• **AIM OF THE EXERCISE**
Repeat the data that follows in full. Do not include the pictures.

• **AVAILABLE DATA**
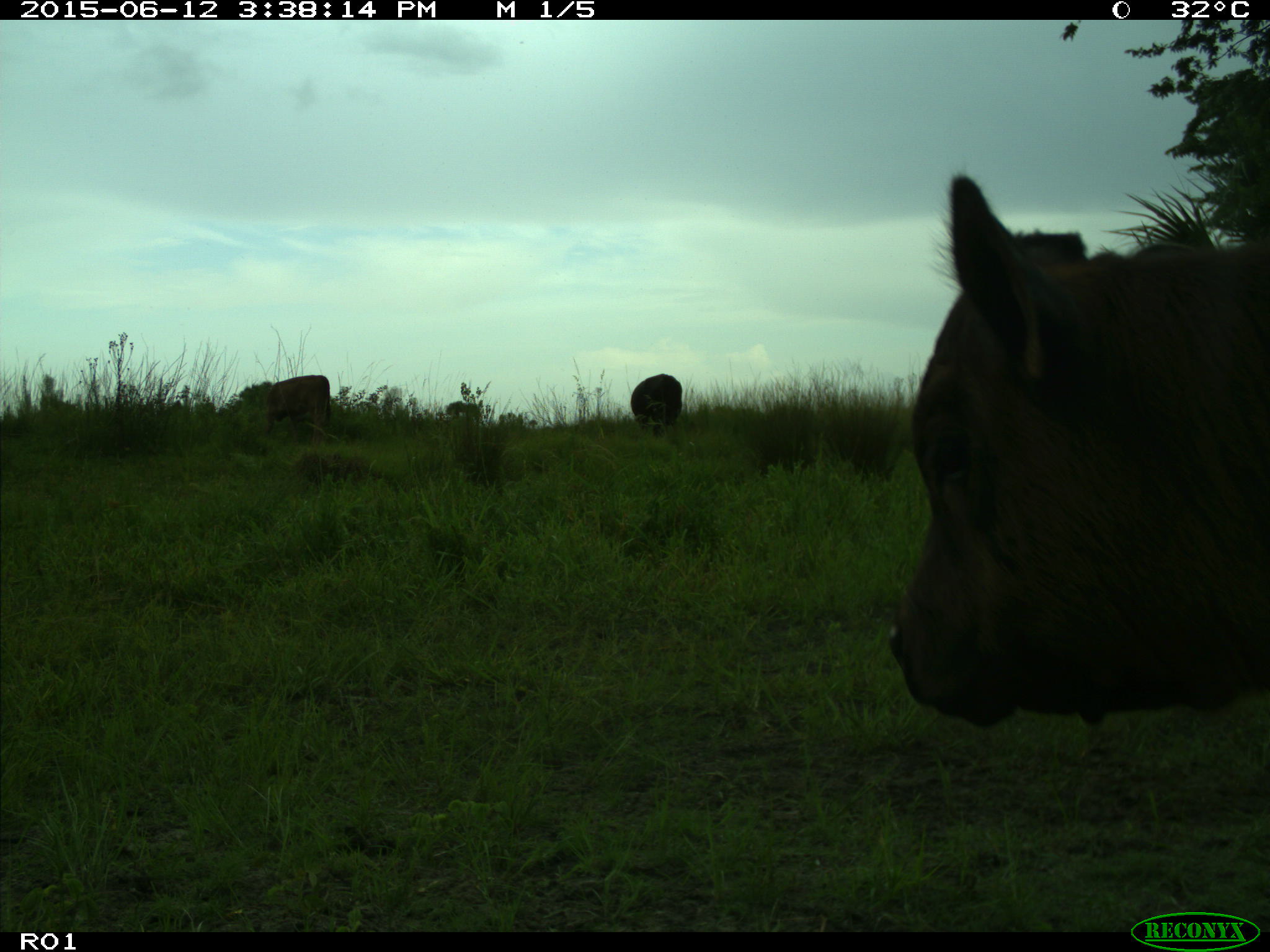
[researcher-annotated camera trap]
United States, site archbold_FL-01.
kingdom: Animalia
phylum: Chordata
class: Mammalia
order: Artiodactyla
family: Bovidae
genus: Bos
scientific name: Bos taurus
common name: domestic cow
Bos taurus (domestic cow).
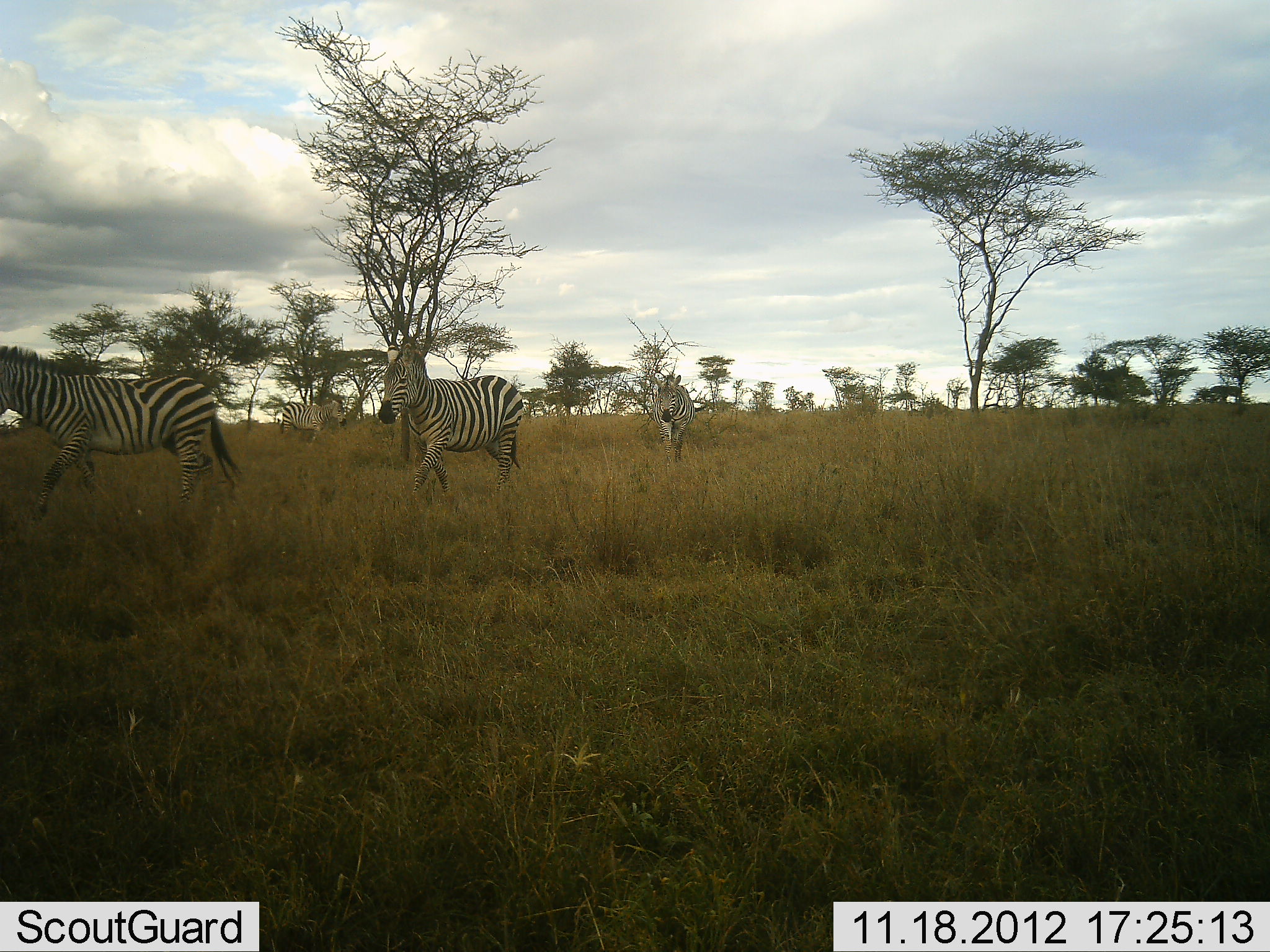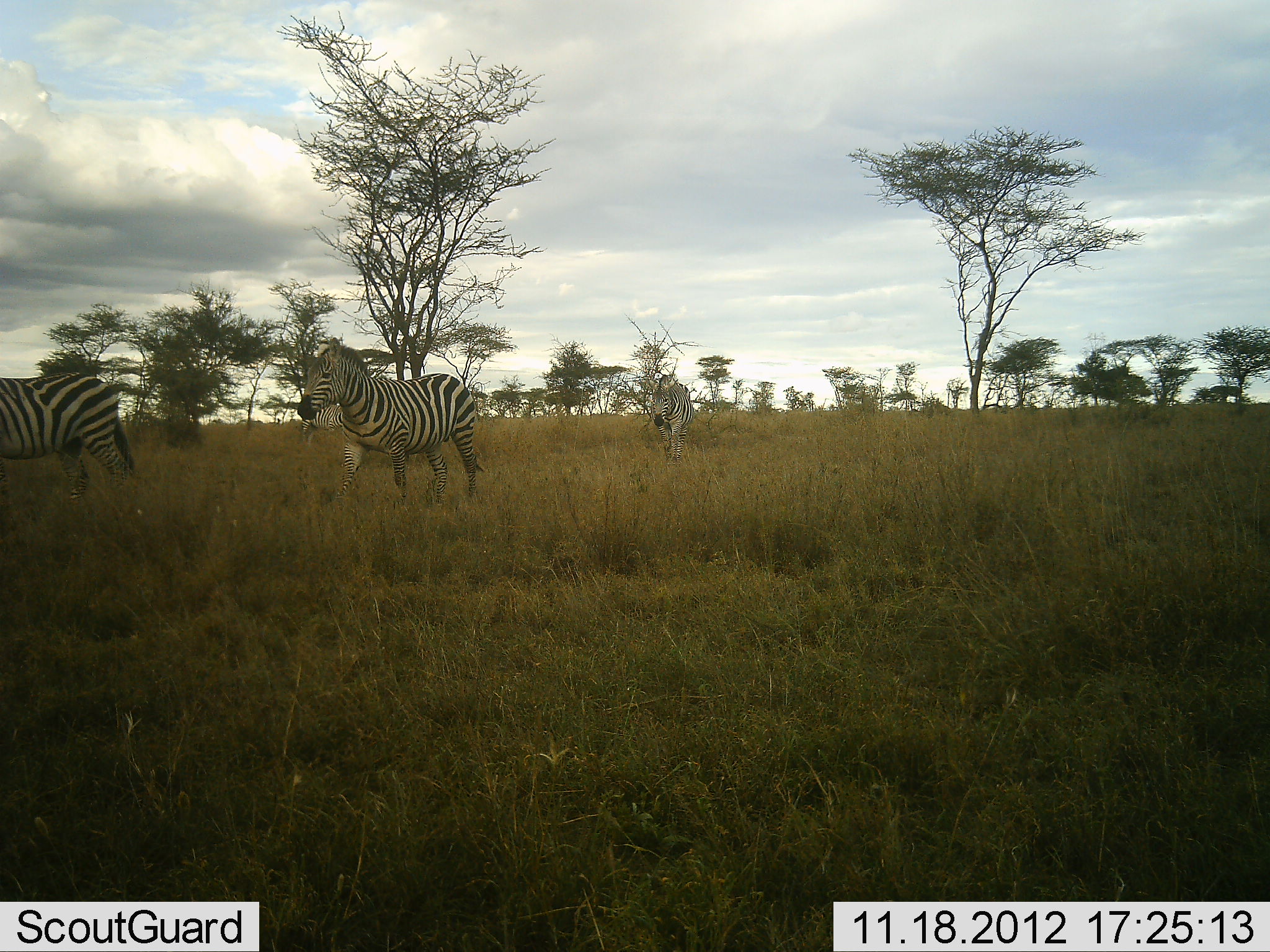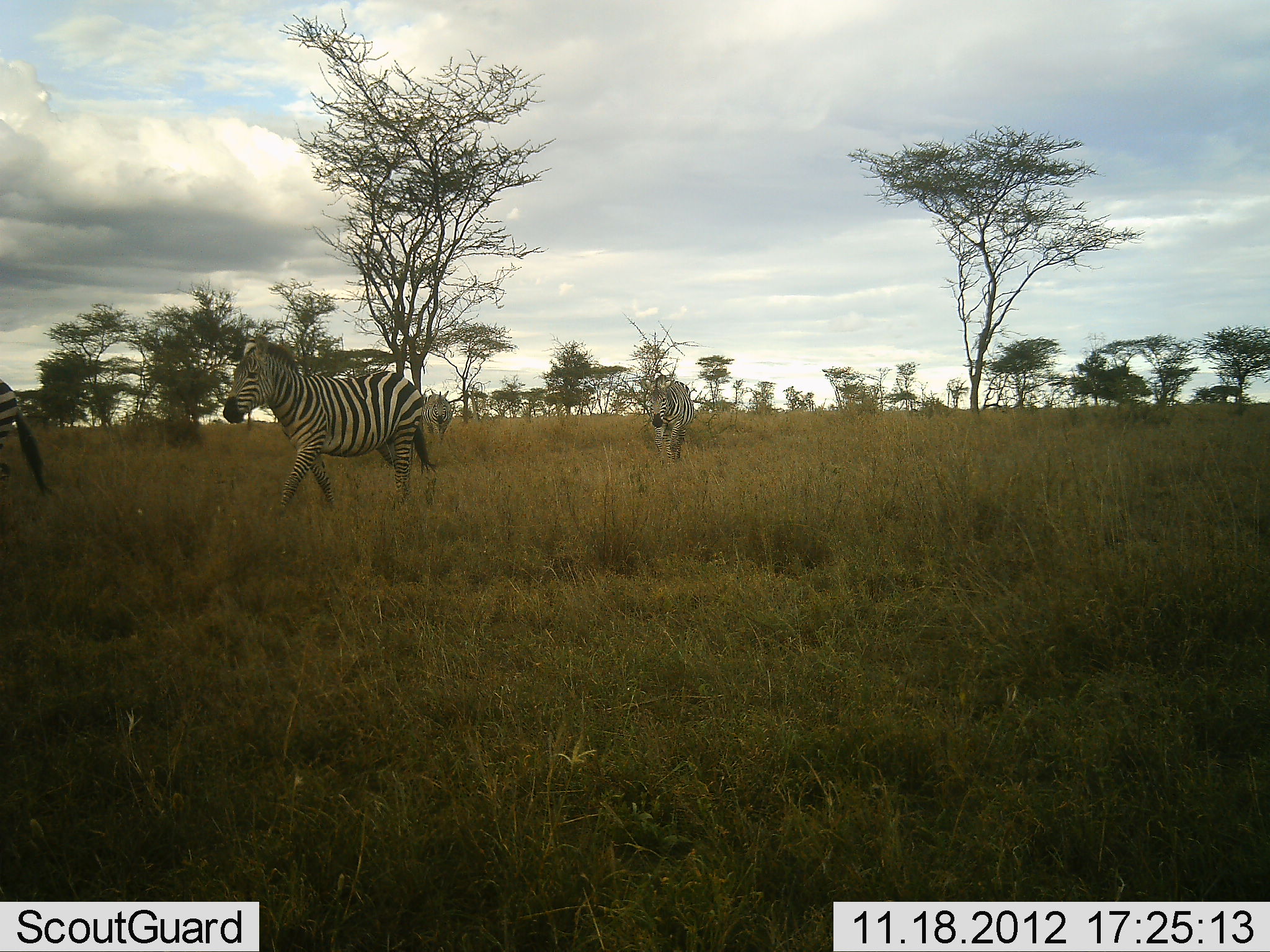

• **WRITTEN RESPONSE**
[researcher-annotated camera trap]
United States, site archbold_FL-01.
kingdom: Animalia
phylum: Chordata
class: Mammalia
order: Artiodactyla
family: Bovidae
genus: Bos
scientific name: Bos taurus
common name: domestic cow
Bos taurus (domestic cow).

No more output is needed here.